■ **PASSAGE TO READ**
○ ○ ○ ○ ○

But notice something: God didn’t call the seventh day “Sabbath,” the only thing He did was blessed the day and sanctified it.

Don’t get me wrong, I’m not discrediting or undermining what God did here. But this wasn’t an institution of the sabbath day–Adam and Eve didn’t need a sabbath day anyway; God was readily available to them at any moment of any day before the Fall; He created them to live in communion with Him and that is what they had available to them.

So where did this sabbath thing get started? If you’ll remember my previous post, Jesus Christ, Our Sabbath Rest, the Bible first mentions Sabbath in Exodus 16:23-29. You may want to return to that post to refresh on the earliest mentions of the sabbath in the Bible. The second place the sabbath is mentioned is in Exodus 20 when God dishes out the Old Covenant to the Children of Israel (that’s the guy that used to be Jacob).

The thing is, God didn’t make the seventh day at creation to point forward to the sabbath law, He gave the Israelites the sabbath to point back to His rest after creation. I’ll say that again: God’s day of rest after creation didn’t point forward to a sabbath law, the sabbath law pointed back to God’s day of rest–initially, as God declared to Moses in Exodus 31:17:

” ‘It is a sign between Me and the children of Israel forever; for in six days the LORD made the heavens and the earth, and on the seventh day He rested and was refreshed.’ ” [NKJV]

Further, the sabbath was a testament to God’s ability to sanctify not only a day, but an entire people, as declared in verse 13 of Exodus 31:

” ‘Speak also to the children of Israel, saying: ‘Surely My Sabbaths you shall keep, for it is a sign between Me and you throughout your generations, that you may know that I am the LORD who sanctifies you.’ ” [NKJV]

Also notice that keeping the sabbath day was a sign between God and the Israelites – a sign of what? A sign that they continued to observe this covenant. God tied observance of the sabbath day right into the core of the Old Covenant, as He also did the ten commandments, which were not just Law, but these were the terms of the covenant.

All this should be merely overview by now if you’ve been studying and believing New Covenant.

I’ll answer the question now: I don’t keep any of the ten commandments, including the fourth one regarding the sabbath day. The Law was not meant for me–or for you.

Before you sharpen your moral pitchforks, no, that doesn’t mean I approve of killing, stealing, lying, covetousness, idolatry, adultery, disrespecting my parents, being rebellious, or any other thing you want to throw in there. Living without the Law does not mean we live lawlessly. Living under the New Covenant rather than the old simply means this: I leave the knowledge of what is good and what is evil up to God, just as Adam and Eve should have done in the garden. I don’t live under the Old Covenant Law because I have the spirit of Jesus Christ in occupation of my life, and He satisfied the requirements of that Law so that all I have to do is believe in Him. It’s as simple as the gospel which Paul and Silas shared with the jailer in Acts 16:29-31; “Believe in the Lord Jesus and you will be saved–you and your whole household!” I no longer live up to a Law system, but Christ lives in me, and His spirit produces good works in my life – this is what James was talking about when he preached faith+works, because real faith in Jesus leads to an indwelling of the Spirit of God and it is the Spirit of God which causes good works.

○ ○ ○ ○ ○

■ **WORK INSTRUCTION 1**
Repeat part of the sabbath passage word for word, starting at the words "All this should" and ending after "me–or for you.".
■ **WORK INSTRUCTION 2**
Put this sentence from the sabbath passage into Spanish: "Living without the Law does not mean we live lawlessly."
The lines that come next have nothing to do with the sabbath passage.

■ **EXTRACTED INFORMATION**
○ ○ ○ ○ ○

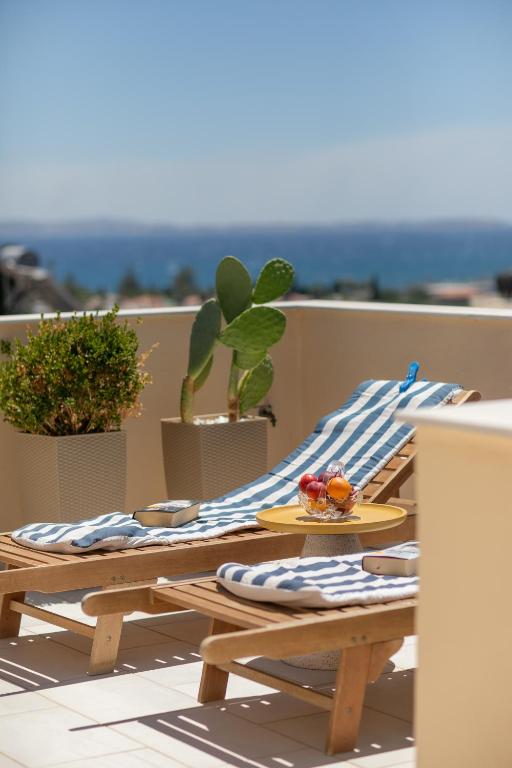 two picnic tables with towels and a plate of fruit at ISLAND Time Deluxe Apartment Downtown 3 floors in Chios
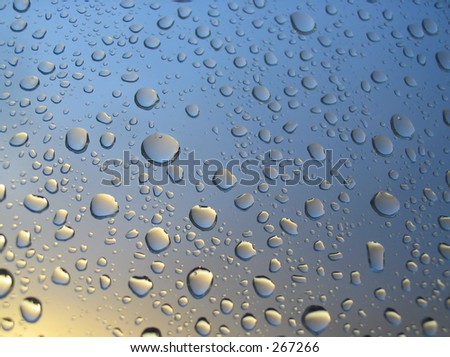 rain drops on the window, sunset in background, stormy clouds behind #4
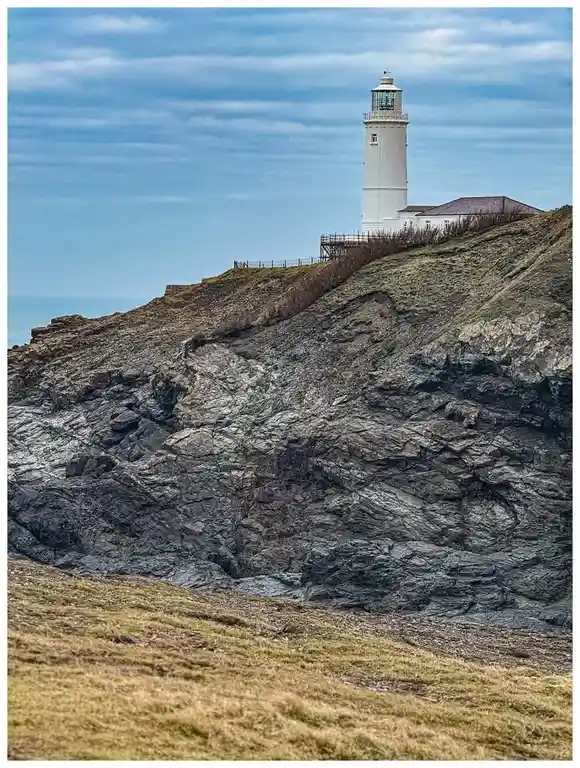 A white lighthouse stands atop a rugged, grassy cliff under a partly cloudy sky. The image features overlaid text reading…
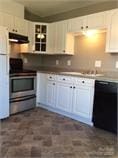 kitchen with dishwasher, exhaust hood, stainless steel stove, white refrigerator, and white cabinetry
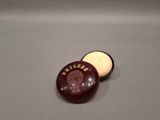 a chocolate donut that is sitting on a table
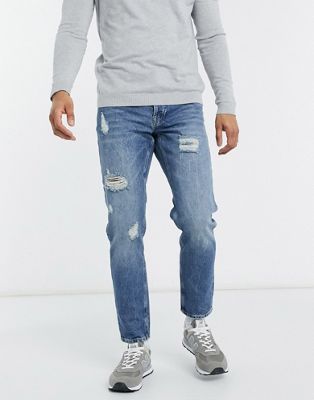ASOS DESIGN tapered jeans in vintage mid wash blue with heavy rips - ASOS Price Checker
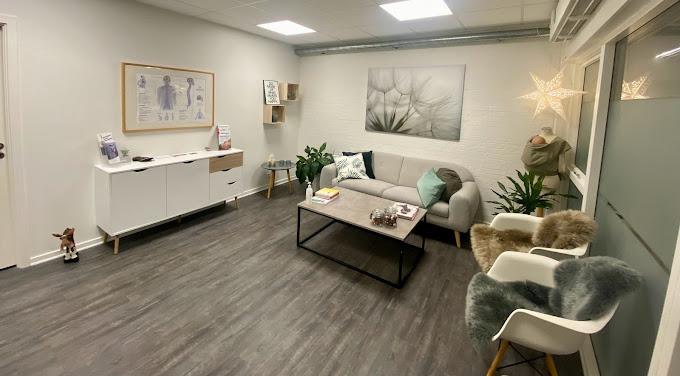 Lyst og moderne opholdsrum med sofa, bord, planter og kunstværker på væggene.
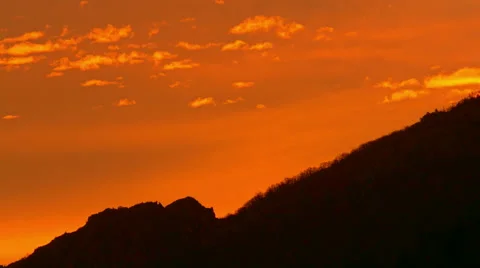 Beautiful cloudy sunrise time lapse in the mountain, 4K HDR shot Stock Footage 58740159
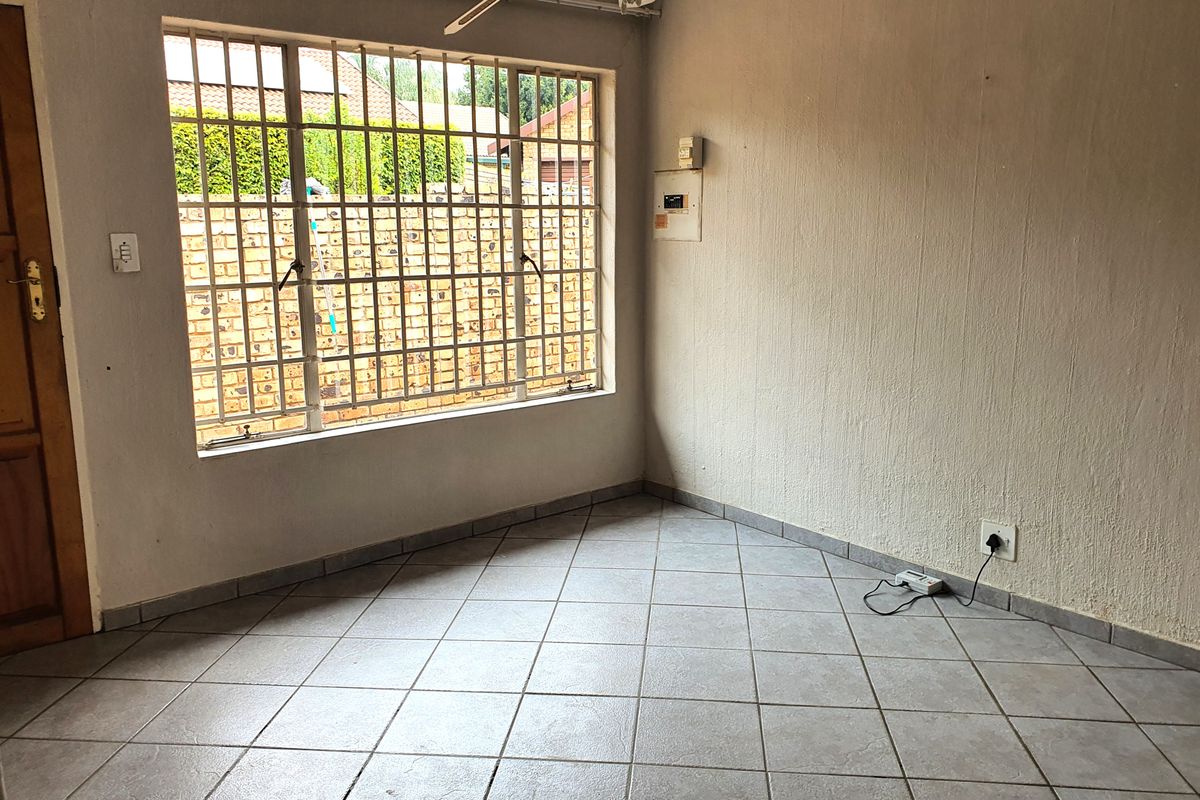 An empty living room featuring tiled flooring, security bars on the window, and an exposed electrical distribution board on the wall.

○ ○ ○ ○ ○

■ **RESPONSE BOX 1**
All this should be merely overview by now if you’ve been studying and believing New Covenant.

I’ll answer the question now: I don’t keep any of the ten commandments, including the fourth one regarding the sabbath day. The Law was not meant for me–or for you.

■ **RESPONSE BOX 2**
Vivir sin la Ley no significa que vivamos sin ley.